REQUEST:
Turn the stretch of the records from the line containing "How far is the man's" through the end of the records into a numbered list, leaving out blank lines.

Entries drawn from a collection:
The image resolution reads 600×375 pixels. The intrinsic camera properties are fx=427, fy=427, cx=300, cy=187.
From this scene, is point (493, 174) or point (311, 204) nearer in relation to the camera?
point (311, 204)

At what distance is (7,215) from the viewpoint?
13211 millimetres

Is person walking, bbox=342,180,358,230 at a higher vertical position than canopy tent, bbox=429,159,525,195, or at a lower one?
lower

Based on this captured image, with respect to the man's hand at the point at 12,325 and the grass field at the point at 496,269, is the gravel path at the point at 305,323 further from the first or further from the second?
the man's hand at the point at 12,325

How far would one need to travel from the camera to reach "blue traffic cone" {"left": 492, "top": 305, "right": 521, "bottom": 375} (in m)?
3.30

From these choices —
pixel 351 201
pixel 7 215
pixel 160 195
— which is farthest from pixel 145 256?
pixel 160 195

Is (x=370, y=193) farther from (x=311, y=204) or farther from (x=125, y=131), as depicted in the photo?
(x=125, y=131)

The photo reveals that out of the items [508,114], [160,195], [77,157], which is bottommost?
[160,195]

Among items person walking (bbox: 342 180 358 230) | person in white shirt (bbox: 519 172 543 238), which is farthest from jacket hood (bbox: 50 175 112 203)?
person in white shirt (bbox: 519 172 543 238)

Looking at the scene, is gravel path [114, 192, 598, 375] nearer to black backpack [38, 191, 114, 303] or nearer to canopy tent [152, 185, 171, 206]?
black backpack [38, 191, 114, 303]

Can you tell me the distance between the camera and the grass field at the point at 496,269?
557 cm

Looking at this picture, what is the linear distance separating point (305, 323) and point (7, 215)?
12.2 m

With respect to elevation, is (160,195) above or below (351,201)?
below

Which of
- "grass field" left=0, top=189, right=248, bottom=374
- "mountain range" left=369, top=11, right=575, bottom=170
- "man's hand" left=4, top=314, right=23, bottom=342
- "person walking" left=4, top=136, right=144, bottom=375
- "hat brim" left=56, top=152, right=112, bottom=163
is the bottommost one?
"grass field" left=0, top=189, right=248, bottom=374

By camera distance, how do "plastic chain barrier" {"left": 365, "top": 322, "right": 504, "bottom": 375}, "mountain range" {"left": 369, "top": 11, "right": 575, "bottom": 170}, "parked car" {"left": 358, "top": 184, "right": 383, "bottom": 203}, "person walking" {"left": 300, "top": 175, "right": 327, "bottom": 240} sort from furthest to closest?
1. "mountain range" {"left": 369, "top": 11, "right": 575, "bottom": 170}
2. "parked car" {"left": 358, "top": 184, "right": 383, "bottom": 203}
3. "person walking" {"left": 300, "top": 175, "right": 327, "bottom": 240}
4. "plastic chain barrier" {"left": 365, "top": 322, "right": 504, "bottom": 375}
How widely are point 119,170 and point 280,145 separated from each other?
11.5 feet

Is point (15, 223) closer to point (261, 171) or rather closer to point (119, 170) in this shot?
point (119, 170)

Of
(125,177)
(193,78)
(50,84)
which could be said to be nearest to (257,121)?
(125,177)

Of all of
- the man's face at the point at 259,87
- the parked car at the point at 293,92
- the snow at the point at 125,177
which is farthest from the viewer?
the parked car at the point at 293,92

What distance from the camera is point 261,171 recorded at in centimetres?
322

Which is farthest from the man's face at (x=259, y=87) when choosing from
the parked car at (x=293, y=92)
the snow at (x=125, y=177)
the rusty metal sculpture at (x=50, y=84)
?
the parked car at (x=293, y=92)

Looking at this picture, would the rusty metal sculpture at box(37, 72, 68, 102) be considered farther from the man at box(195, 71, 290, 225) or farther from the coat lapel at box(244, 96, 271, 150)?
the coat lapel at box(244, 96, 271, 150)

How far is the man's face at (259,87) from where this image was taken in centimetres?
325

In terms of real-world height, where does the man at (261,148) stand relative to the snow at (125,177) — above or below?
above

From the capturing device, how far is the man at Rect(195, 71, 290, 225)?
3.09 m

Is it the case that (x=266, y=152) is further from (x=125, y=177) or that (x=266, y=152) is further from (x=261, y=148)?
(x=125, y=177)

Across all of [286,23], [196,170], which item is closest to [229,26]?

SOLUTION TO THE PROBLEM:
1. How far is the man's face at (259,87) from where this image was taken in centimetres?
2. 325
3. In terms of real-world height, where does the man at (261,148) stand relative to the snow at (125,177) — above or below?
4. above
5. From the capturing device, how far is the man at Rect(195, 71, 290, 225)?
6. 3.09 m
7. Is it the case that (x=266, y=152) is further from (x=125, y=177) or that (x=266, y=152) is further from (x=261, y=148)?
8. (x=125, y=177)
9. Across all of [286,23], [196,170], which item is closest to [229,26]?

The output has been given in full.